Implementation Notes
- Timing: Morning or pre-training typically works well
- Route: IV or IM (clinical settings); SubQ may be used with appropriate guidance
- Mixing: Inject alone; do not mix with other peptides in same syringe
- Adjustment: If injection site irritation or fatigue occurs, reduce frequency first
Storage and Handling
- Reconstitute lyophilized peptide with bacteriostatic water under clean technique
- Refrigerate at 2–8°C after reconstitution; protect from light
- Beyond-use: 2–4 weeks refrigerated; follow supplier guidance
Managing Side Effects
| Issue | Primary Mitigation | Secondary Options |
|---|---|---|
| Transient warmth/flushing (especially IV) | Normal; usually resolves within minutes | — |
| Injection site reactions | Rotate sites | Reduce frequency if persistent |
| Mild fatigue in first week | May indicate metabolic shift; usually resolves | — |
Contraindications
Do not use if:
- Active malignancy or recent cancer treatment (without oncology input)

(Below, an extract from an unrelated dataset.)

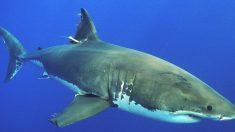Turista francesa pierde ambas manos y parte del pecho en ataque de tiburón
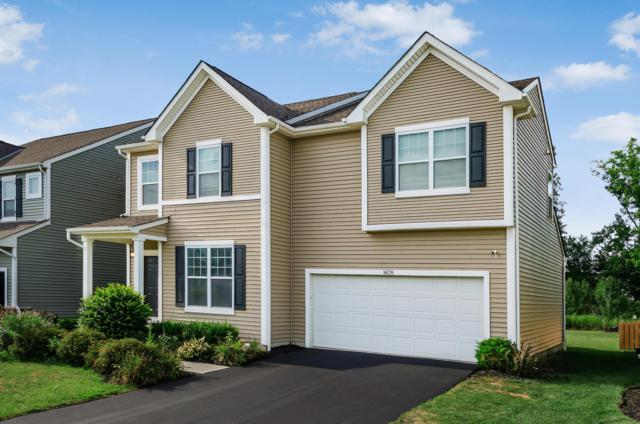 8638 Aconite Drive, Blacklick, OH 43004 (MLS #219029934) :: The Raines Group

- Uncontrolled hypertension or advanced heart disease
- Unstable arrhythmias
- Severe untreated sleep apnea
- Major autonomic instability
Use with medical supervision if:
- Any cardiovascular conditions
- On medications affecting mitochondrial function
- History of severe oxidative stress conditions
What Comes Next
Signs of Success
- No residual pain/swelling after heavy training weeks
- Strength and endurance equal or better than pre-injury
- Sleep quality consistently high
- Energy stable even with stacked work/life stress
Maintenance Options
When all criteria are met:
- Stop entirely: Many people discontinue after 8–12 week protocols
- Periodic blocks: Short SS-31 cycles (4–6 weeks) every 6–12 months for long-term resilience
- Simpler maintenance: NAD+ support plus lifestyle if that's sufficient
Conditioning Support: Optional Add-On
After SS-31 establishes mitochondrial stability, some people add MOTS-c and L-Carnitine for conditioning capacity:
| Compound | Role | When to Add |
|---|---|---|
| MOTS-c | AMPK activation, mitochondrial biogenesis | When tissue is stable but work capacity lags |
| L-Carnitine | Fatty acid transport, β-oxidation support | Same—capacity is the limiter, not stability |
This is optional and appropriate only after structural repair is complete and stable under load. If adding MOTS-c/L-Carnitine increases flare-ups, step back to SS-31 stability first.
FAQ
What is SS-31 and how does it work?
SS-31 (Elamipretide) is a mitochondria-targeted peptide that binds to cardiolipin on the inner mitochondrial membrane. Cardiolipin holds the electron transport chain together—when it's damaged, electrons leak and create oxidative stress instead of ATP. SS-31 stabilizes cardiolipin, tightening the respiratory chain so more oxygen becomes energy and less becomes damaging ROS. It also upregulates SIRT1 and suppresses NF-κB/TNF-α inflammatory signaling.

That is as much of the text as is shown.